Publication information
- Author(s): Uncredited
- Illustrator(s): Keith Reynolds; Robert Nixon; Steve Beckett (2014);
- First appearance: Issue 1735; (18 October 1975);
- Last appearance: Issue ?? (c. 2014)
- Group timeline: Issues 1735 – 2305

Characters
- Type of group: Family (siblings)
- Members of group: Tom; Dick; Sally;
- Family: Mum; Ethel (aunt);

= Tom, Dick and Sally =

Comic strip characters from The Beano

Tom, Dick and Sally was a comic strip in the UK comic The Beano between issue 1735 (dated 18 October 1975) and 2305 (20 September 1986). It was initially drawn by Dave Jenner, but Keith Reynolds drew it for much of its run. Robert Nixon is also known to have drawn a number of episodes. Tom and Dick repeatedly tried to offload their responsibilities onto their younger sister Sally, and enjoy an easy life at her expense. They nearly always failed and ended up worse-off than when they started. However, sometimes Sally lets them have the last laugh.
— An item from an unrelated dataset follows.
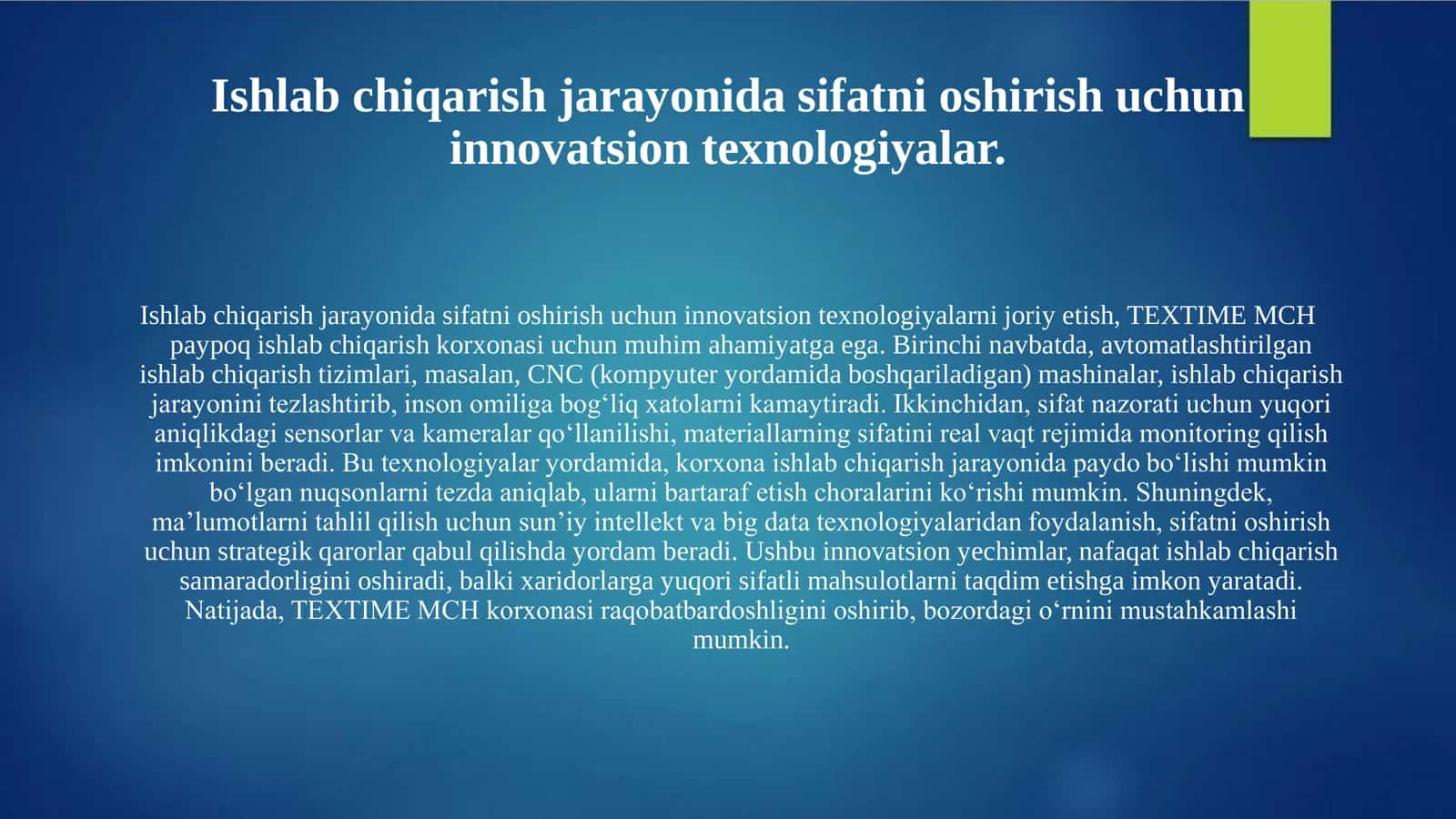 Ishlab chiqarish jarayonida sifatni oshirish uchun innovatsion texnologiyalar.

Ishlab chiqarish jarayonida sifatni oshirish uchun innovatsion texnologiyalarni joriy etish, TEXTIME MCH paypoq ishlab chiqarish korxonasi uchun muhim ahamiyatga ega. Birinchi navbatda, avtomatlashtirilgan ishlab chiqarish tizimlari, masalan, CNC (kompyuter yordamida boshqariladigan) mashinalar, ishlab chiqarish jarayonini tezlashtirib, inson omiliga bog‘liq xatolarni kamaytiradi. Ikkinchidan, sifat nazorati uchun yuqori aniqlikdagi sensorlar va kameralar qo‘llanilishi, materiallarning sifatini real vaqt rejimida monitoring qilish imkonini beradi. Bu texnologiyalar yordamida, korxona ishlab chiqarish jarayonida paydo bo‘lishi mumkin bo‘lgan nuqsonlarni tezda aniqlab, ularni bartaraf etish choralarini ko‘rishi mumkin. Shuningdek, ma’lumotlarni tahlil qilish uchun sun’iy intellekt va big data texnologiyalaridan foydalanish, sifatni oshirish uchun strategik qarorlar qabul qilishda yordam beradi. Ushbu innovatsion yechimlar, nafaqat ishlab chiqarish samaradorligini oshiradi, balki xaridorlarga yuqori sifatli mahsulotlarni taqdim etishga imkon yaratadi. Natijada, TEXTIME MCH korxonasi raqobatbardoshligini oshirib, bozordagi o‘rnini mustahkamlashi mumkin.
The strip is named after the phrase Tom, Dick and Harry. There was also a strip in The Beezer called Pop, Dick and Harry.
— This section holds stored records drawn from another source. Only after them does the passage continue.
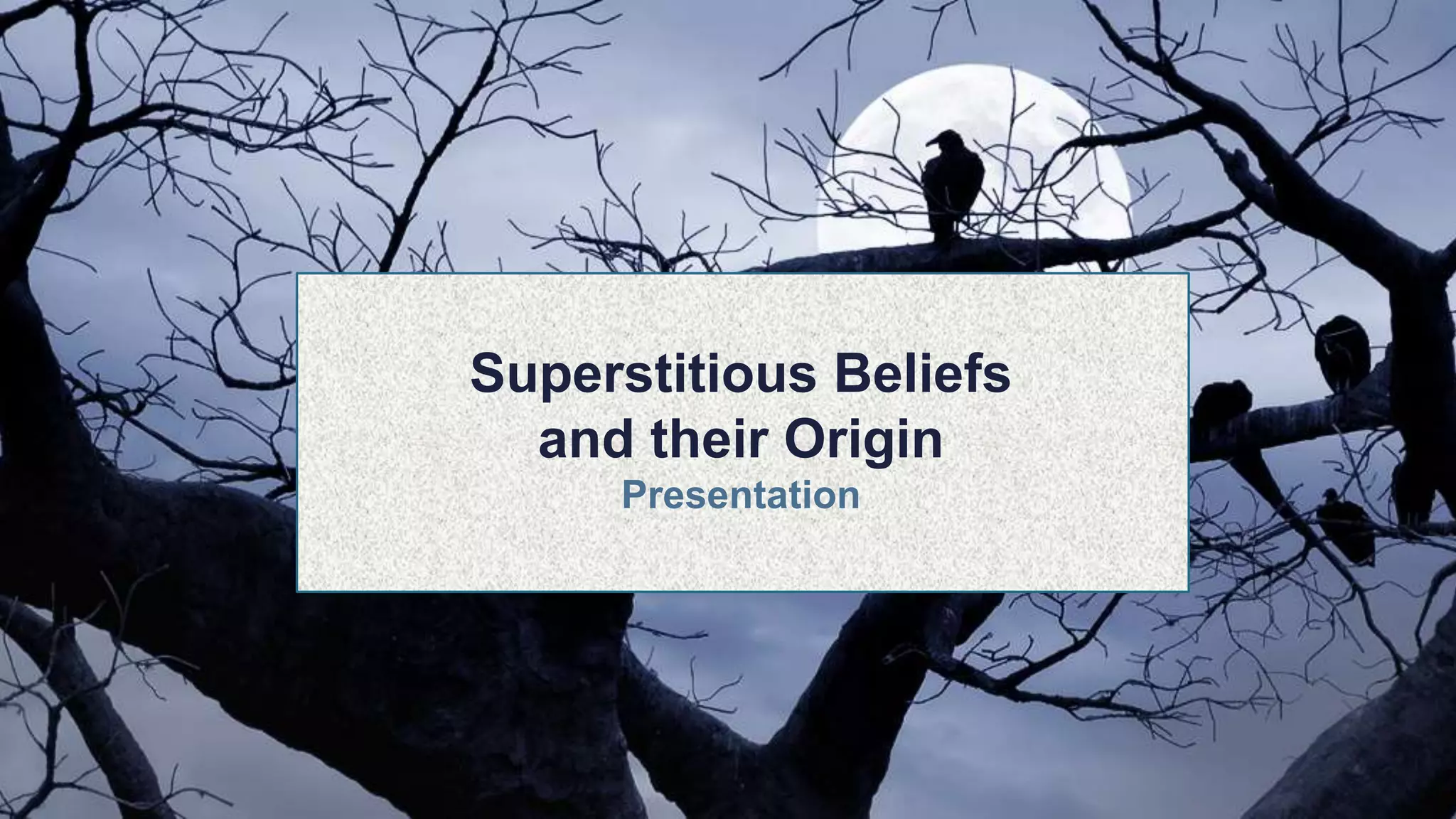 Superstitious Beliefs and their Origin
Presentation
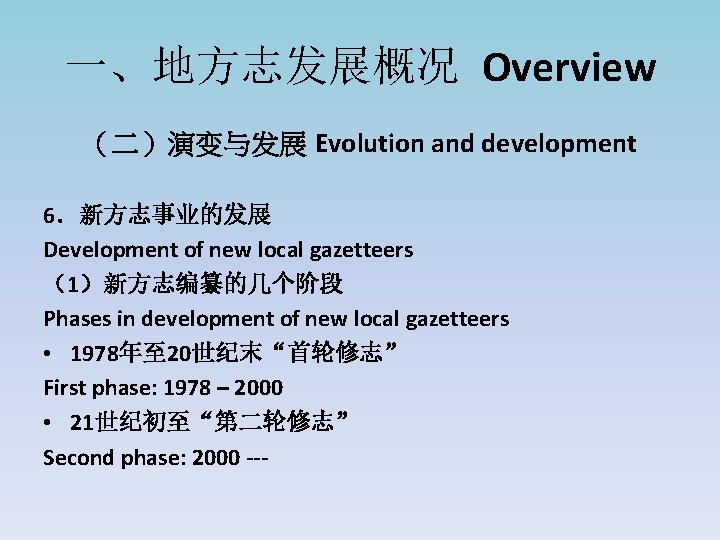 一、地方志发展概况 Overview

（二）演变与发展 Evolution and development

6．新方志事业的发展

Development of new local gazetteers

（1）新方志编纂的几个阶段

Phases in development of new local gazetteers

• 1978年至20世纪末“首轮修志”

First phase: 1978 – 2000

• 21世纪初至“第二轮修志”

Second phase: 2000 ---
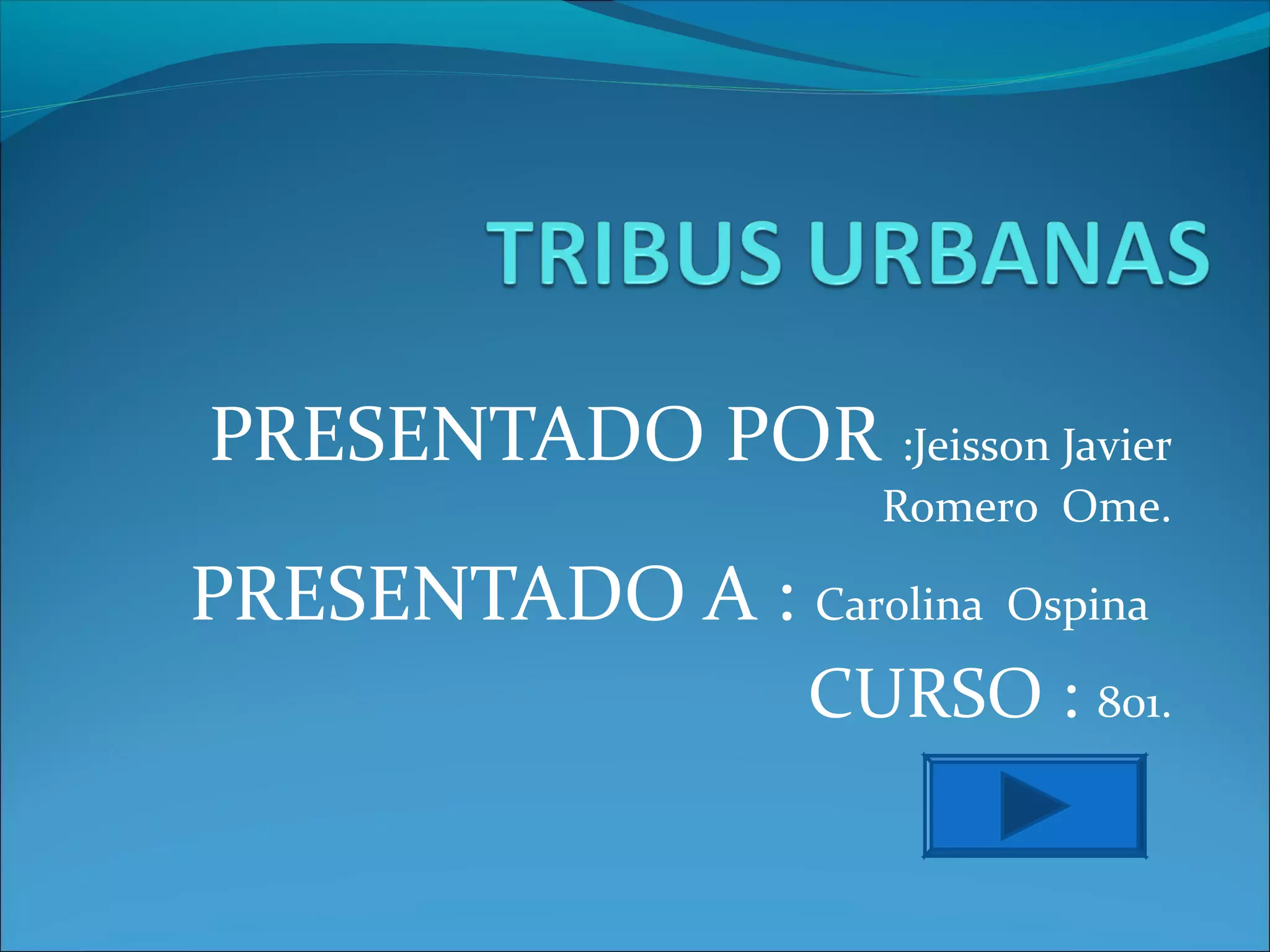 TRIBUS URBANAS

PRESENTADO POR :Jeisson Javier Romero Ome.

PRESENTADO A : Carolina Ospina

CURSO : 801.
In 2014, Tom, Dick and Sally returned to The Beano as part of the Funsize Funnies drawn by Steve Beckett.

== Special guests ==
Singer-songwriter Joan Armatrading once appeared in a strip having a meal with Sally while the others looked in through the window.

The pop group Madness also once appeared as themselves. Singer Tom Jones and TV presenter Dickie Davies have also received mentions.